WHAT YOU SHOULD DO
Repeat exactly the lines that run from the one containing "Using pixel measurements, the" to the end of the data, and leave out all others.

AVAILABLE RECORDS
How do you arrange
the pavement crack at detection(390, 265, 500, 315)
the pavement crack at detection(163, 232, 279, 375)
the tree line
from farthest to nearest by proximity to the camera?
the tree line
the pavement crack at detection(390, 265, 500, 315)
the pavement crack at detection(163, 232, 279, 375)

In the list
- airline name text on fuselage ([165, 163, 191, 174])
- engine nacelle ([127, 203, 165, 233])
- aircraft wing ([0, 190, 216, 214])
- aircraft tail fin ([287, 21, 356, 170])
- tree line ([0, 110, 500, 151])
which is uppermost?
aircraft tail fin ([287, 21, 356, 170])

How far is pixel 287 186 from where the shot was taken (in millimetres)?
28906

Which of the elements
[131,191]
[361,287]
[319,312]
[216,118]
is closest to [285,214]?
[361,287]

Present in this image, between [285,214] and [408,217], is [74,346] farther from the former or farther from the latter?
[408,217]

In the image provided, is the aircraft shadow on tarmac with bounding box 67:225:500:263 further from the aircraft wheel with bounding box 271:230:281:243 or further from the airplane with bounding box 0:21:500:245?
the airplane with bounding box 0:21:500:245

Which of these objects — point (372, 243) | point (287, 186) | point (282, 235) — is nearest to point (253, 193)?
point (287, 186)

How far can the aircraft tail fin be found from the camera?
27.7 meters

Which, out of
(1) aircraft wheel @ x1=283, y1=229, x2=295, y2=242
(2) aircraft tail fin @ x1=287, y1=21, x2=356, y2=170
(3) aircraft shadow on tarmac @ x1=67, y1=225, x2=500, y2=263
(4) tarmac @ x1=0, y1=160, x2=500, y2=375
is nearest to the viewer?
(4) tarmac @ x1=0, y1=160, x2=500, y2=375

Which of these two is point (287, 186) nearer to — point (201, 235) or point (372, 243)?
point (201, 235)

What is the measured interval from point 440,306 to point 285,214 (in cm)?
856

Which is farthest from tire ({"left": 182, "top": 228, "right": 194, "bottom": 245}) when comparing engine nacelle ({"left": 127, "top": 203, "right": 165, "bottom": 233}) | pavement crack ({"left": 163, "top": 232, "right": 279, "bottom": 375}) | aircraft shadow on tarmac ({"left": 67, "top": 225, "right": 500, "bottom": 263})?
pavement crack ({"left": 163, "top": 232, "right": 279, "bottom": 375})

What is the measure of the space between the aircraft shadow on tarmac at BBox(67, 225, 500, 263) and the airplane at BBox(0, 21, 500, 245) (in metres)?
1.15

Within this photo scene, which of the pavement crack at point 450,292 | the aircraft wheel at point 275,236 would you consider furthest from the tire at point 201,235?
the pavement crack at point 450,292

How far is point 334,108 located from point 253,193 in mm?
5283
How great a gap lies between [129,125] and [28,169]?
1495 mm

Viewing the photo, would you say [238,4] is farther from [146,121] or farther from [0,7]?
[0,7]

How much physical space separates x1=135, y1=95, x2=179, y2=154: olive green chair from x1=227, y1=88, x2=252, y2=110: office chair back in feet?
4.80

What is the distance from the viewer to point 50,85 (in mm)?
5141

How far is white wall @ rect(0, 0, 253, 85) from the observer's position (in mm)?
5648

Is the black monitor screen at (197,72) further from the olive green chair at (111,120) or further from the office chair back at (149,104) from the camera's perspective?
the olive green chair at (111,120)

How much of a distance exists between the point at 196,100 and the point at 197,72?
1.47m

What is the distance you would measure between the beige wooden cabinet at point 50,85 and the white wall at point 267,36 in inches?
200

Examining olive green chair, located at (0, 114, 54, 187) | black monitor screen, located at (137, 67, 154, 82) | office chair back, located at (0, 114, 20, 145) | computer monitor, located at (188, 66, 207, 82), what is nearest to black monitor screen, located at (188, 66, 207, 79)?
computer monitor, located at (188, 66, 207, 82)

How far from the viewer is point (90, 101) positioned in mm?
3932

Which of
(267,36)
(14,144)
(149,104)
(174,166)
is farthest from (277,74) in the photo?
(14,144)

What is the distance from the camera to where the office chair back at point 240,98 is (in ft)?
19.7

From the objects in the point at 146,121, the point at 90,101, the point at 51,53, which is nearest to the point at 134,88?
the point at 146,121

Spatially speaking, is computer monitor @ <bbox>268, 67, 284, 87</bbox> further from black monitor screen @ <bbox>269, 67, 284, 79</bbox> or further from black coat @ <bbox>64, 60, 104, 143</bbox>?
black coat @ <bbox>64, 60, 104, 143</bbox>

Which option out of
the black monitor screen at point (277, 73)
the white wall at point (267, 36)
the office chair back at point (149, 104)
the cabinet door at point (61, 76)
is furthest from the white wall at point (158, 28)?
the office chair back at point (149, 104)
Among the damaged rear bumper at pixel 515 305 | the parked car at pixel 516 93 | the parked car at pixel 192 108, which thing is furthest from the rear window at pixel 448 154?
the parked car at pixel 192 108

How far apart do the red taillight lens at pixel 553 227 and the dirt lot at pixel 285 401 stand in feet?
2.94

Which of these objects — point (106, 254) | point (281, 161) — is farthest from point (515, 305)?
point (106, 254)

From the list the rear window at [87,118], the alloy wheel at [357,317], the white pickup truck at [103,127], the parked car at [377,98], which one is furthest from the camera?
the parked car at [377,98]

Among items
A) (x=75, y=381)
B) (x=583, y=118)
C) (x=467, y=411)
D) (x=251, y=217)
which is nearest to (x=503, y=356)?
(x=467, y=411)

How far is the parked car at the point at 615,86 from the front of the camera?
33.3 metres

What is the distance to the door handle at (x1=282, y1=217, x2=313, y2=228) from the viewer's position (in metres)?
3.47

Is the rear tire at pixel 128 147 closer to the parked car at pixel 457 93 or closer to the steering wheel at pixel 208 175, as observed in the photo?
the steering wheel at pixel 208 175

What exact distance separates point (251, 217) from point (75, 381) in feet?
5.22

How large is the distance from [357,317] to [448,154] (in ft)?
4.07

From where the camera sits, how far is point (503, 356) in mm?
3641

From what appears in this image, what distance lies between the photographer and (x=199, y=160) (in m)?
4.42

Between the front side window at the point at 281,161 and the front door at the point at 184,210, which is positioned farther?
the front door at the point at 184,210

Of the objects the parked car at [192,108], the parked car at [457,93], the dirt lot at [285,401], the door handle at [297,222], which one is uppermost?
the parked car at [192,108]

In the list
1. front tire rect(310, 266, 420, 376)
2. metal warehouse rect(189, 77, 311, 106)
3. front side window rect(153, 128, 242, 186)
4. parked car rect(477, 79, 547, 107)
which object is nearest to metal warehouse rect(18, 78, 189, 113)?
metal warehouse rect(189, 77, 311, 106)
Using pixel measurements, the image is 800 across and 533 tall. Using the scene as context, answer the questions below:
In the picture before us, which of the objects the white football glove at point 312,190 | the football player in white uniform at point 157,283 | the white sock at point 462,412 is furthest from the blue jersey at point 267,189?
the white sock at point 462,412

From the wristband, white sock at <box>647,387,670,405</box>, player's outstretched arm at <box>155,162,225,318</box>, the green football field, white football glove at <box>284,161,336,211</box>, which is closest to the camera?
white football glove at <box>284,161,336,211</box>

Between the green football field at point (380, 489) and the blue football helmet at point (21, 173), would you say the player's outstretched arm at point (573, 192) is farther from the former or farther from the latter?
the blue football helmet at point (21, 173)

ANSWER TO THIS TASK
Using pixel measurements, the image is 800 across and 533 tall. Using the scene as context, answer the questions below:
In the picture before us, which of the objects the white football glove at point 312,190 | the football player in white uniform at point 157,283 | the white sock at point 462,412 is furthest from the blue jersey at point 267,189?
the white sock at point 462,412

From the wristband, white sock at <box>647,387,670,405</box>, player's outstretched arm at <box>155,162,225,318</box>, the green football field, white football glove at <box>284,161,336,211</box>, which is closest to the camera?
white football glove at <box>284,161,336,211</box>

Between the green football field at point (380, 489) and the blue football helmet at point (21, 173), would you say the player's outstretched arm at point (573, 192) is farther from the former or farther from the latter?
the blue football helmet at point (21, 173)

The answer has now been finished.